• [TEXT TO READ]
═══

The second “mega picket,” staged on July 25 billed as a show of support for 400 striking Birmingham bin workers, was a travesty of genuine working-class solidarity.

It served only the interests of Unite and the broader trade union bureaucracy, which has isolated the strike for more than six months while refusing to lift a finger in defence of a militant section of workers opposing job losses and drastic pay cuts of £8,000, and who are facing a strikebreaking operation led by the Starmer government and co-ordinated by its flagship local authority under councillor John Cotton.

Jeremy Corbyn on the picket line in Birmingham [Photo: @jeremycorbyn/X]

Far from mobilising workers against this vicious offensive, the event was another token gesture, providing left-talking union officials with political cover while they preach conciliation with Labour—both nationally and locally—as it enforces a repressive precedent to be used against the entire working class.

Birmingham bin workers began their action on January 6 and from March 11 have carried out more than 130 days of continuous strike action up until Friday, the day of “Mega-picket 2”. During this, the so-called “labour movement” has responded with only two days of performative solidarity—the first on May 19. These stunts are being passed off as serious mobilisations against the Labour government’s deepening assault.

═══

[Portion of a data file]
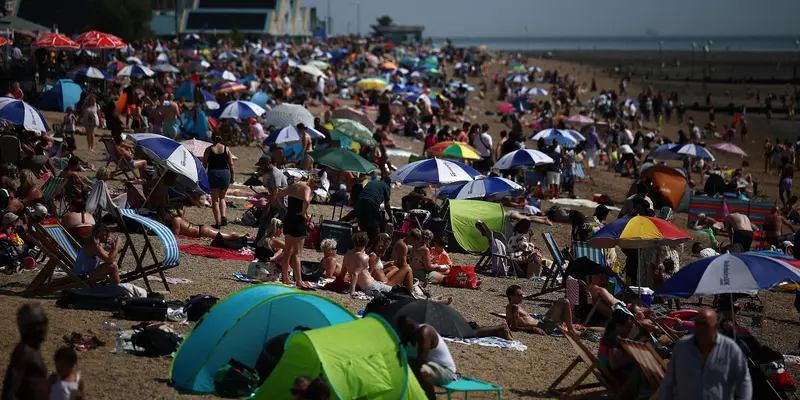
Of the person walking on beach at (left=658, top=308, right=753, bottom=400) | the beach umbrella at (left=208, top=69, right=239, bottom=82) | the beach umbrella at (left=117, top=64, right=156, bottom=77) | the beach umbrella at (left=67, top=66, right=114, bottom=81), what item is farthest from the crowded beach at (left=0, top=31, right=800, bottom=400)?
→ the beach umbrella at (left=208, top=69, right=239, bottom=82)

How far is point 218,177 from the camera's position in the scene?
13.7 metres

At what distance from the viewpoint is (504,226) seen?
45.7ft

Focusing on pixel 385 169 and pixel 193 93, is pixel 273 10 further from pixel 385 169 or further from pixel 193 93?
pixel 385 169

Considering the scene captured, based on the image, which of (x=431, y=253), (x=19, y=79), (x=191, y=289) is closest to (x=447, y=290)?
(x=431, y=253)

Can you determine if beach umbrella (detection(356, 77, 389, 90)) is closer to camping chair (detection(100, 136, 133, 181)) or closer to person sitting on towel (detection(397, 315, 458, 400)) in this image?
camping chair (detection(100, 136, 133, 181))

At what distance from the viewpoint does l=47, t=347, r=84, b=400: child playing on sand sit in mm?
5836

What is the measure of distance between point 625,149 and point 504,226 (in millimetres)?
14041

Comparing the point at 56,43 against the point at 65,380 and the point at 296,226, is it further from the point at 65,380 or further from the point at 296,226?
the point at 65,380

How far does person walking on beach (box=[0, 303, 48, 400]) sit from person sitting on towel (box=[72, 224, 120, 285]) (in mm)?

═══

• [WHAT THIS EXERCISE ASKS]
A. In the article on the Birmingham bin strike, why is the July 25 "mega picket" called a travesty of genuine working-class solidarity?
B. Reproduce the passage from the article on the Birmingham bin strike, starting at "Far from mobilising" and ending at "government’s deepening assault.".
The records are not needed here.

• [RESULTS FOR EACH TASK]
A. The article says the event served only the interests of Unite and the broader trade union bureaucracy, which had isolated the strike for more than six months and refused to act in defense of the workers. It calls the picket a token gesture that gave left-talking union officials political cover while they preached conciliation with Labour.

B.
Far from mobilising workers against this vicious offensive, the event was another token gesture, providing left-talking union officials with political cover while they preach conciliation with Labour—both nationally and locally—as it enforces a repressive precedent to be used against the entire working class.

Birmingham bin workers began their action on January 6 and from March 11 have carried out more than 130 days of continuous strike action up until Friday, the day of “Mega-picket 2”. During this, the so-called “labour movement” has responded with only two days of performative solidarity—the first on May 19. These stunts are being passed off as serious mobilisations against the Labour government’s deepening assault.